**Aim**
Reproduce the data below word for word, starting at the line containing "From this group" and ending at the final line of the data, with both of those lines included.

Records of spatial relationships
• • • • • • •
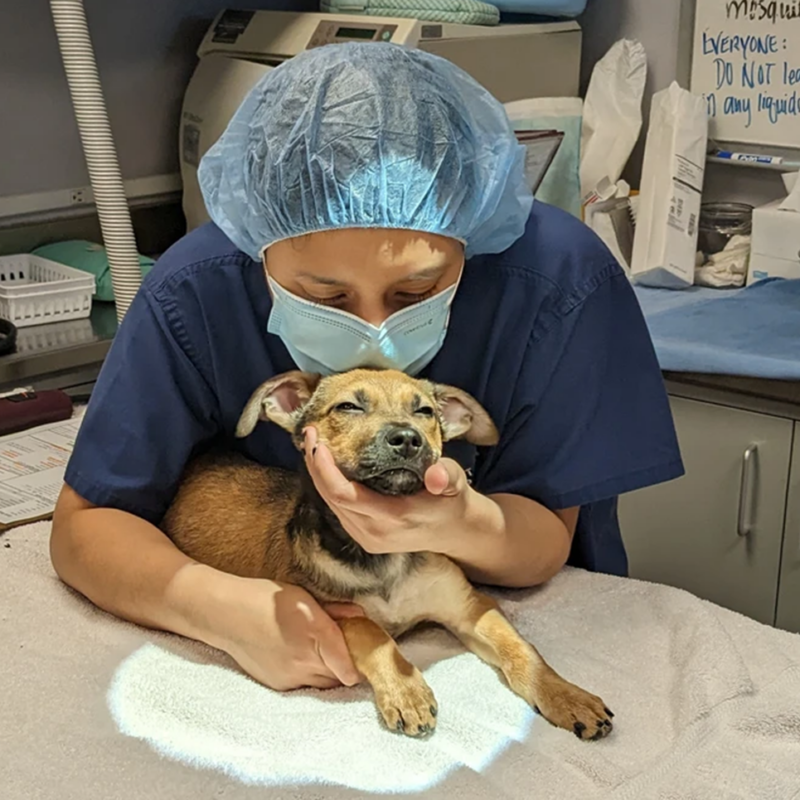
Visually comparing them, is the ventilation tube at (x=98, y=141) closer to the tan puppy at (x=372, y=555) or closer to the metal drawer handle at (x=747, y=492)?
the tan puppy at (x=372, y=555)

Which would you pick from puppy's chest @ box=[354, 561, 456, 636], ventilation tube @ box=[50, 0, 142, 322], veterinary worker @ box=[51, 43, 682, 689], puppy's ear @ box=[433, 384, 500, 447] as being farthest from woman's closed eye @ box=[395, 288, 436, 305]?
ventilation tube @ box=[50, 0, 142, 322]

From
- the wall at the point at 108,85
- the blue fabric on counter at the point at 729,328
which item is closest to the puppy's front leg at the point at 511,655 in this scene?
the blue fabric on counter at the point at 729,328

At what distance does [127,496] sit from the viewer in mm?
1205

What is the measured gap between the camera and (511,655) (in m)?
1.04

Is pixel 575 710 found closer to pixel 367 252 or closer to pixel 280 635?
pixel 280 635

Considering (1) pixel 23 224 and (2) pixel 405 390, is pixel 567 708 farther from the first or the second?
(1) pixel 23 224

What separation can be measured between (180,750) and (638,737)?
0.41 m

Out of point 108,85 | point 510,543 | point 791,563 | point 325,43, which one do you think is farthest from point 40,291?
point 791,563

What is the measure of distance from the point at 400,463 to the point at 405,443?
0.02 metres

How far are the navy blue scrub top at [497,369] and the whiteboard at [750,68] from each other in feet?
4.10

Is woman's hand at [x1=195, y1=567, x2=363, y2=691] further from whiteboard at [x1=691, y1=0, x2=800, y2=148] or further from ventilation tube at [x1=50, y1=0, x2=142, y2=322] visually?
whiteboard at [x1=691, y1=0, x2=800, y2=148]

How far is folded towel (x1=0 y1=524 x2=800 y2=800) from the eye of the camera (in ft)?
2.89

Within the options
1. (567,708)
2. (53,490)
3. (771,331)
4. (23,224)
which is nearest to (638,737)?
(567,708)

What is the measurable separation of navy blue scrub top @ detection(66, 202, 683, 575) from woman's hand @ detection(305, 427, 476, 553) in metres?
0.20
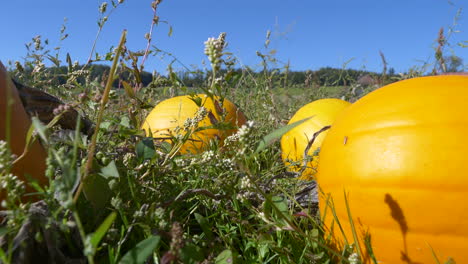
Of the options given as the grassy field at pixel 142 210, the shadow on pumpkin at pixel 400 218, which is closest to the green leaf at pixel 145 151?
the grassy field at pixel 142 210

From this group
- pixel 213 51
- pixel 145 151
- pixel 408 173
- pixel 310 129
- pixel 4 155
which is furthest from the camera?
pixel 310 129

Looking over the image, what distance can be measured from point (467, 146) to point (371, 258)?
0.43 metres

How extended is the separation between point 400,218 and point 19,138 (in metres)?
1.21

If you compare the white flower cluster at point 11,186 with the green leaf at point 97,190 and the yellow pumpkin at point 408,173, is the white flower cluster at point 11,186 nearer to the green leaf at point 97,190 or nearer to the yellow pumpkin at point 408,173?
the green leaf at point 97,190

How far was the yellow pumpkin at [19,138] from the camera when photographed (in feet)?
4.20

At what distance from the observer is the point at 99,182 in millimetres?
1195

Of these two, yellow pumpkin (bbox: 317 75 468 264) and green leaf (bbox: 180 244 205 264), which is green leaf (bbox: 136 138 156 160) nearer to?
green leaf (bbox: 180 244 205 264)

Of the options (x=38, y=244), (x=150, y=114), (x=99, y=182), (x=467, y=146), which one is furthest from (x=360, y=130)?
(x=150, y=114)

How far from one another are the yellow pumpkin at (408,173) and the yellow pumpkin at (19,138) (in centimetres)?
99

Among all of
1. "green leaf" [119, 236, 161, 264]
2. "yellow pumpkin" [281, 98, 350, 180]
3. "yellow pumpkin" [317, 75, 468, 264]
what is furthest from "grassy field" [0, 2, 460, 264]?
"yellow pumpkin" [281, 98, 350, 180]

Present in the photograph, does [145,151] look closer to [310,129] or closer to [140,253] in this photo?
• • • • • • •
**The output**
From this group
- pixel 213 51
- pixel 145 151
- pixel 408 173
- pixel 310 129
- pixel 4 155
which is furthest from the camera?
pixel 310 129

Looking over the image, what distance can be measured from point (467, 146) to point (371, 258)?
0.43 metres

How extended is the separation between point 400,218 and point 19,138 (in metres)?
1.21

If you compare the white flower cluster at point 11,186 with the green leaf at point 97,190 and the yellow pumpkin at point 408,173, is the white flower cluster at point 11,186 nearer to the green leaf at point 97,190 or nearer to the yellow pumpkin at point 408,173?
the green leaf at point 97,190

How far was the yellow pumpkin at [19,138] from the camera when photographed (in feet)?
4.20

At what distance from the observer is the point at 99,182 in millimetres?
1195

Of these two, yellow pumpkin (bbox: 317 75 468 264) and green leaf (bbox: 180 244 205 264), which is green leaf (bbox: 136 138 156 160) nearer to?
green leaf (bbox: 180 244 205 264)

Of the options (x=38, y=244), (x=150, y=114), (x=99, y=182), (x=467, y=146), which one is furthest from (x=360, y=130)?
(x=150, y=114)

How far from one another are the yellow pumpkin at (408,173) and the yellow pumpkin at (19,138) (in centimetres)?
99

Among all of
1. "green leaf" [119, 236, 161, 264]
2. "yellow pumpkin" [281, 98, 350, 180]
3. "yellow pumpkin" [317, 75, 468, 264]
what is furthest from "grassy field" [0, 2, 460, 264]?
"yellow pumpkin" [281, 98, 350, 180]

Present in the photograph, does [145,151] look closer to [310,129] or closer to [140,253] in this photo?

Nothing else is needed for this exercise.